Chlamydial genome copies recovered from gastrointestinal tissues of mice inoculated intragastrically with plasmid-deficient Chlamydia. Groups of C57 mice (n = 3 to 5) intragastrically inoculated with 1 × 10⁵ IFU of plasmid-deficient Chlamydia muridarum (as described in the legend for Fig. 2) were sacrificed to quantitate chlamydial genome copies in different regions of gastrointestinal tract as shown along the x axis on days 3 (a) and 7 (b) and weekly thereafter (c to e), as indicated on the right. The genome copies recovered from different tissues are expressed as log₁₀ genomes per tissue as shown along the y axis.

FIG 4

Comparison of live organism recovery from gastrointestinal tissues between mice infected via intrajejunal inoculation with Chlamydia muridarum with or without plasmid. Groups of C57 mice (n = 3 to 5) infected via intrajejunal inoculation with different doses (as shown in individual panels) of C. muridarum with (plasmid positive) (a to d) or without (plasmid free) (e to h) plasmid were sacrificed to quantitate live chlamydial organism recoveries in different regions of gastrointestinal tract as shown along the x axis on day 3 after intrajejunal inoculation. The live organisms recovered from different tissues are expressed as log₁₀ IFU as shown along the left y axis. The doses required for infecting 50% of mice (ID₅₀) were calculated for samples collected from jejunum and colon and are listed at the bottom (below the corresponding samples).

FIG 5

Comparison of live organism shedding between mice infected via intracolon inoculation with Chlamydia muridarum with or without plasmid. Groups of C57 mice (n = 4 to 6) inoculated via intracolon inoculation with 1 × 10⁵ IFU of C. muridarum with (plasmid positive) (a) or without (plasmid deficient) (b) plasmid were monitored for live chlamydial organism shedding in rectal swabs on days 3 and 7 and weekly thereafter, as indicated along x axis. The live organisms recovered from rectal swabs are expressed as log₁₀ IFU, as shown along the y axis.
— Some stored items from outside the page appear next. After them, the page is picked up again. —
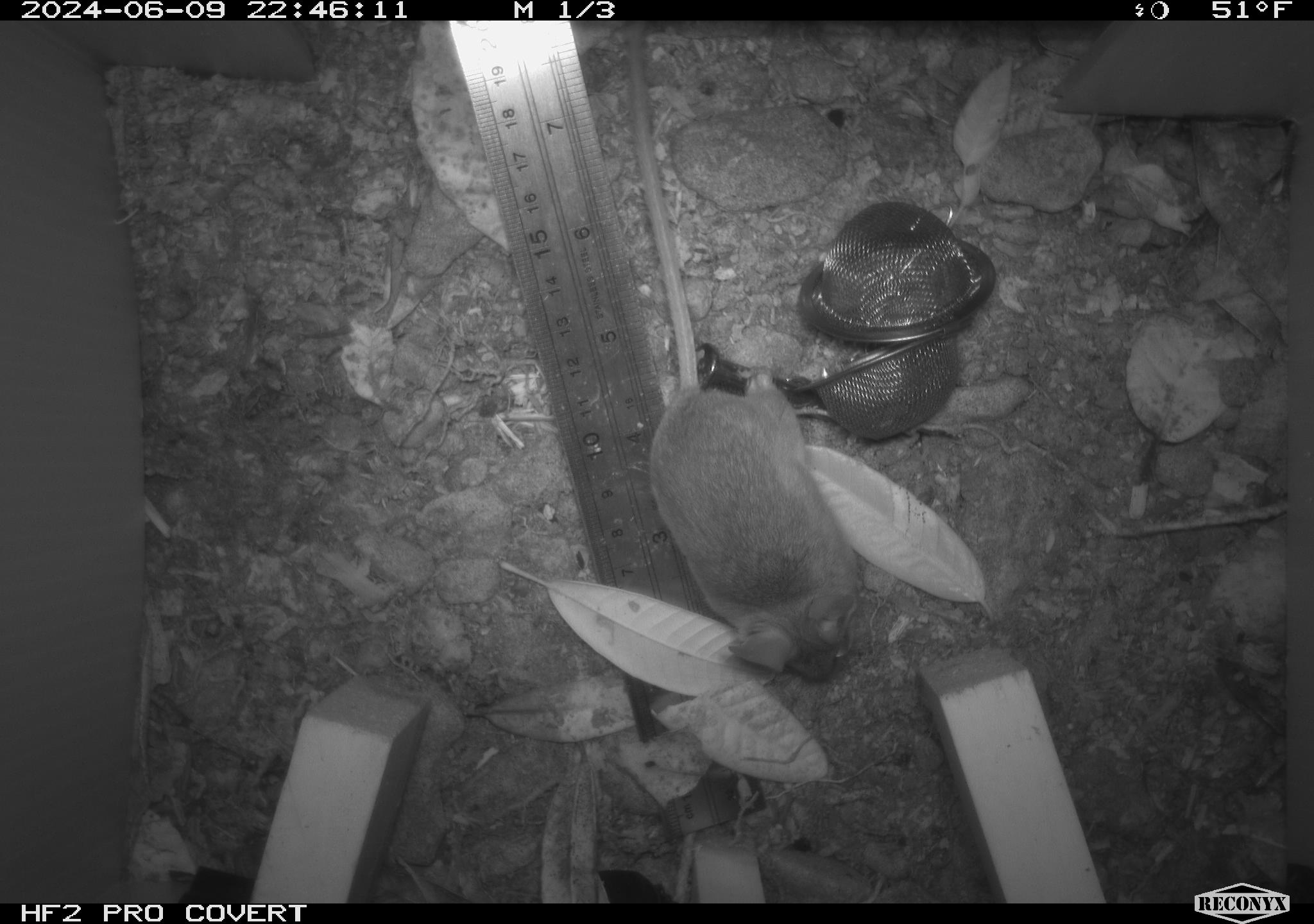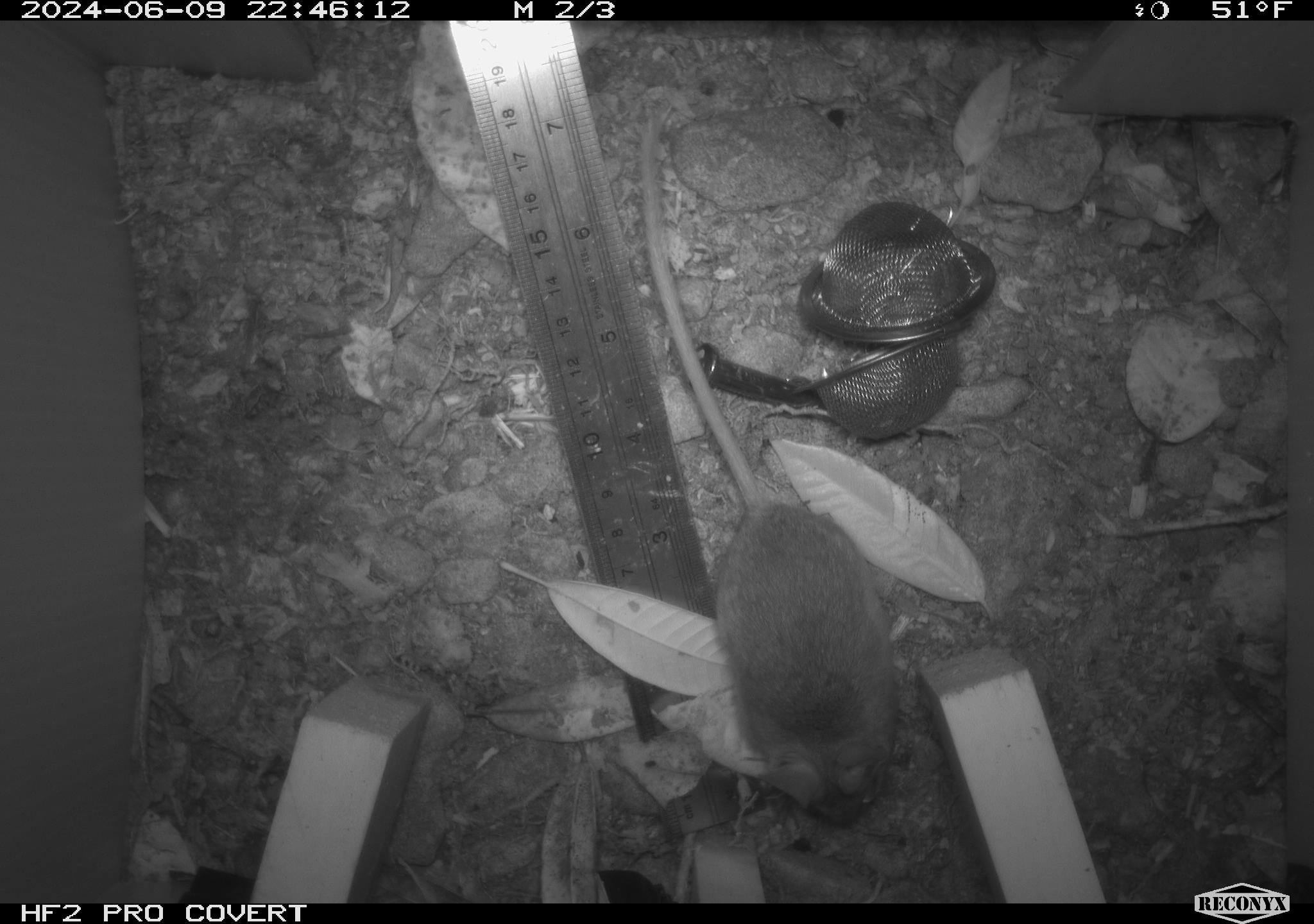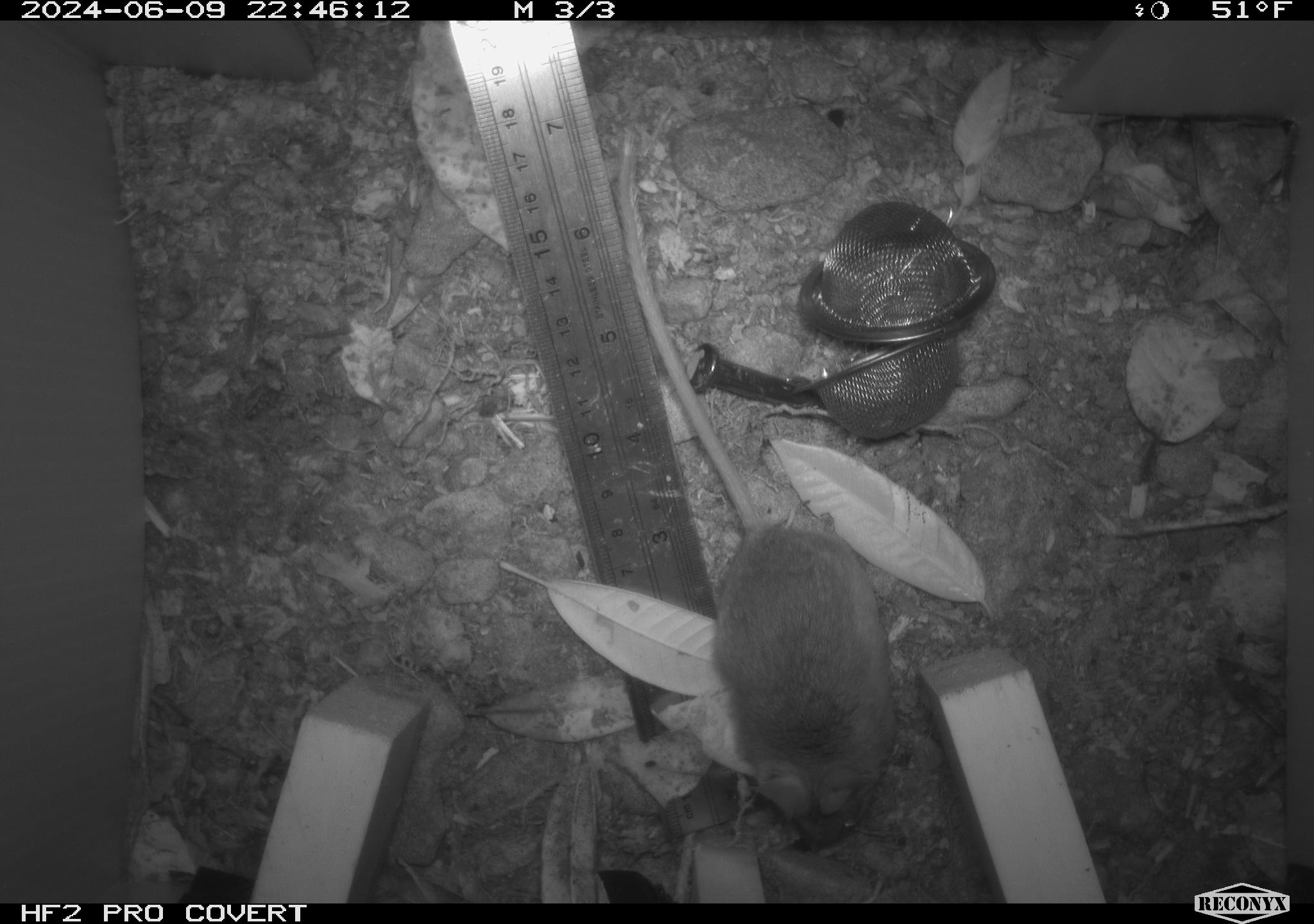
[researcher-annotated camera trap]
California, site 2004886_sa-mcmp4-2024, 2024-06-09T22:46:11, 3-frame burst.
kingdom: Animalia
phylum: Chordata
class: Mammalia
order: Rodentia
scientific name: Rodentia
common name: mouse species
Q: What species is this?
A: Mouse species (Rodentia).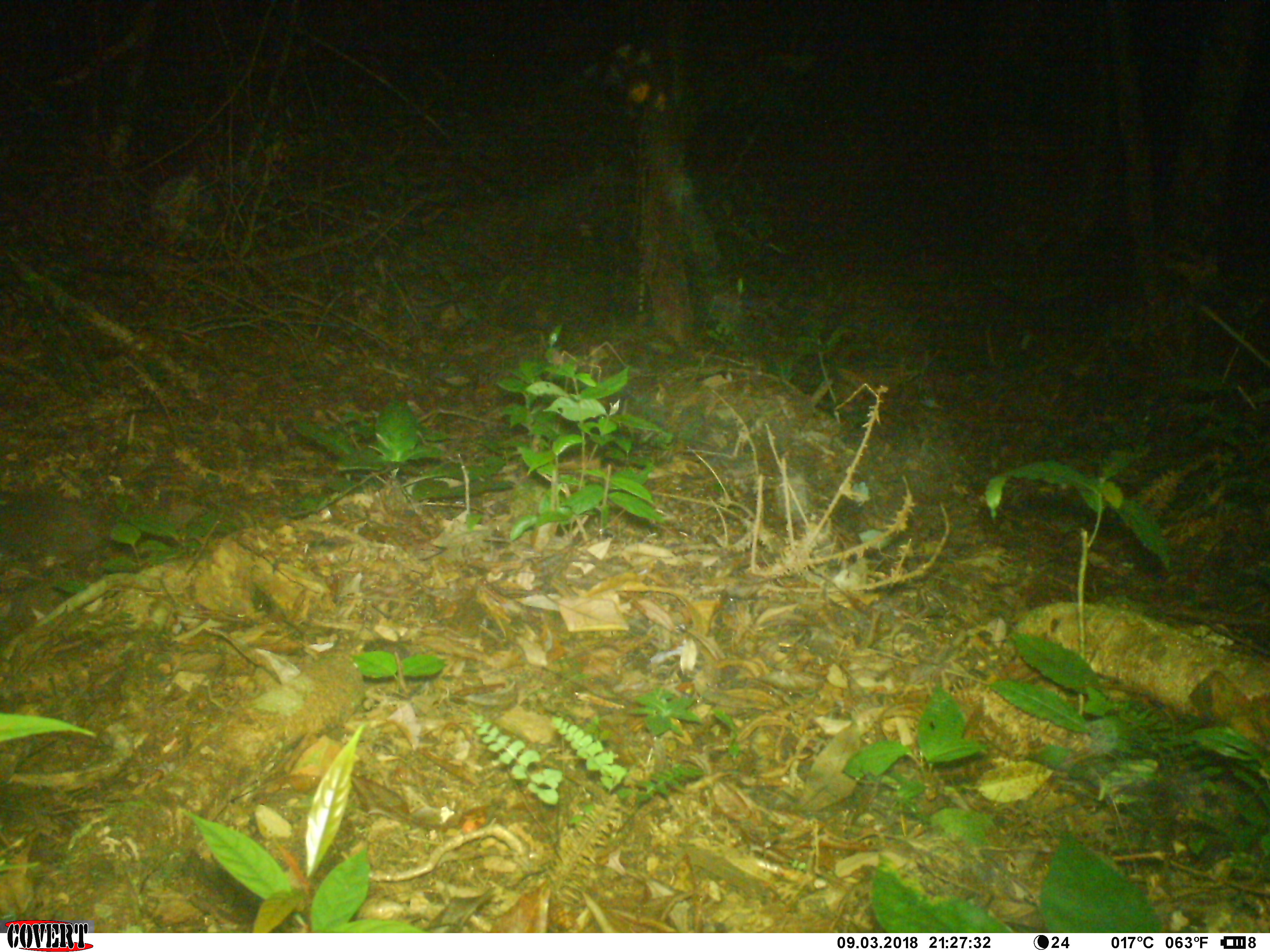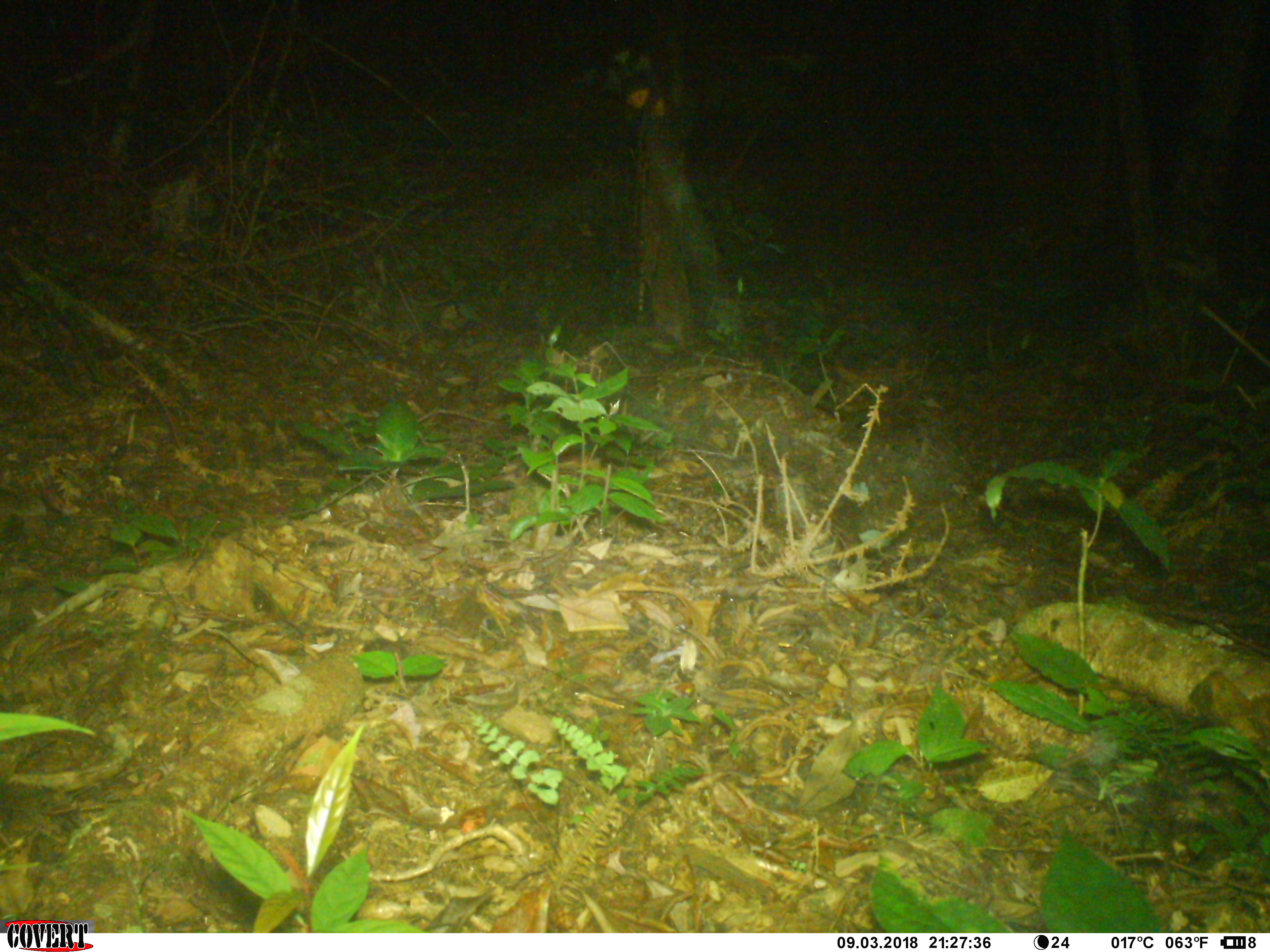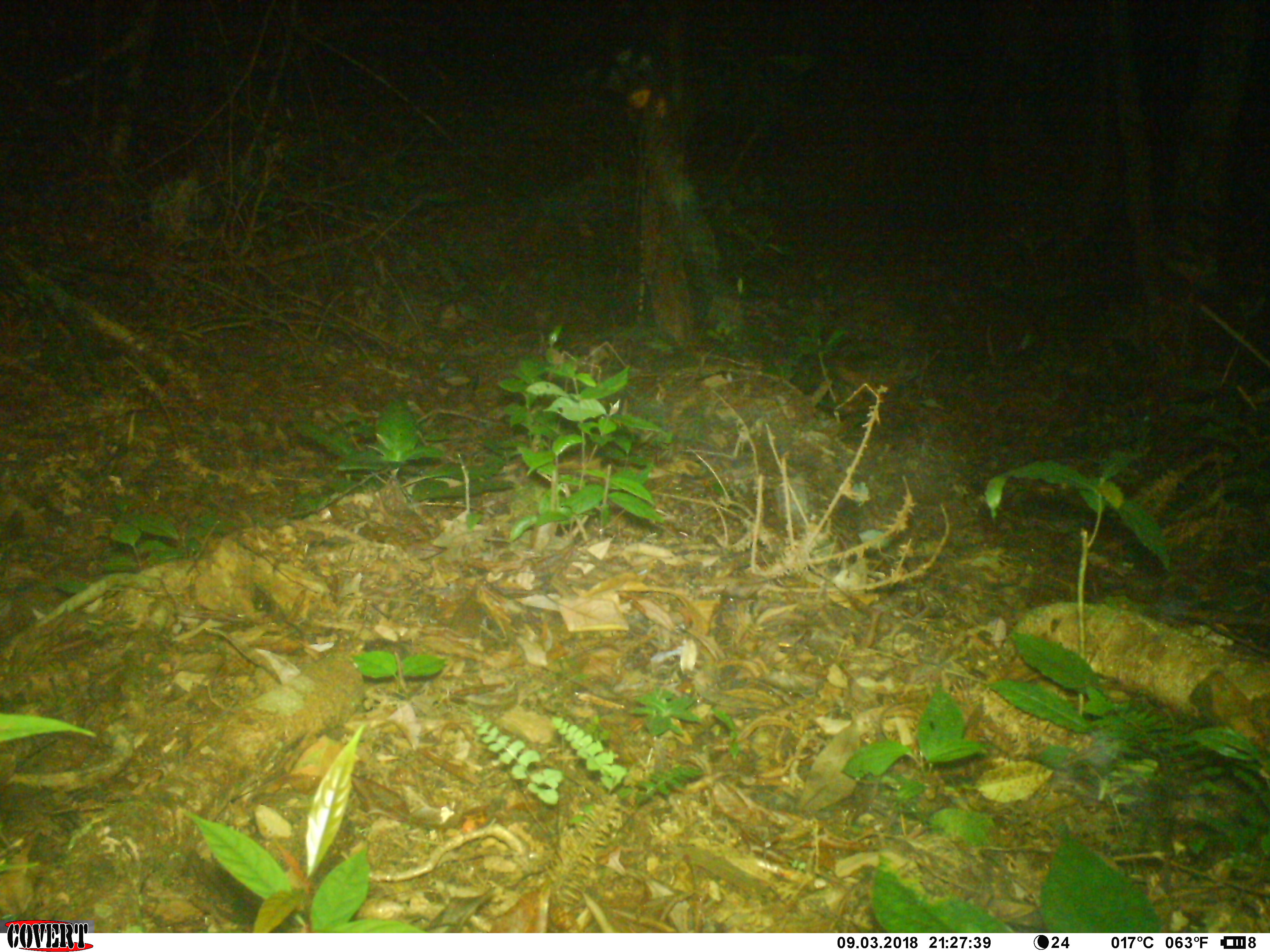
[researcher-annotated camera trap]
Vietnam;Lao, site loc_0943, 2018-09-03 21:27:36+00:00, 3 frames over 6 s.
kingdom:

The level of colonization by plasmid-deficient Chlamydia was significantly lower than that of plasmid-positive Chlamydia (area under curve, Wilcoxon rank sum, P < 0.05).

FIG 6

Comparison of live organism recovery from rectal swabs between mice infected via intracolon inoculation with Chlamydia muridarum with or without plasmid. Groups of C57 mice (n = 3 to 5) infected via intracolon inoculation with different doses (as shown in individual panels) of C. muridarum with (plasmid positive) (a to d) or without (plasmid deficient) (e to h) plasmid were monitored for live chlamydial organism recovery in rectal swabs on days 3 and 7 and weekly thereafter after intracolon inoculation (as shown along x axis). The live organisms recovered are expressed as log₁₀ IFU, as shown along the y axis. The doses required for infecting 50% of the mice (ID₅₀) were calculated for samples collected at individual time points and are listed at the bottom (below the corresponding time points).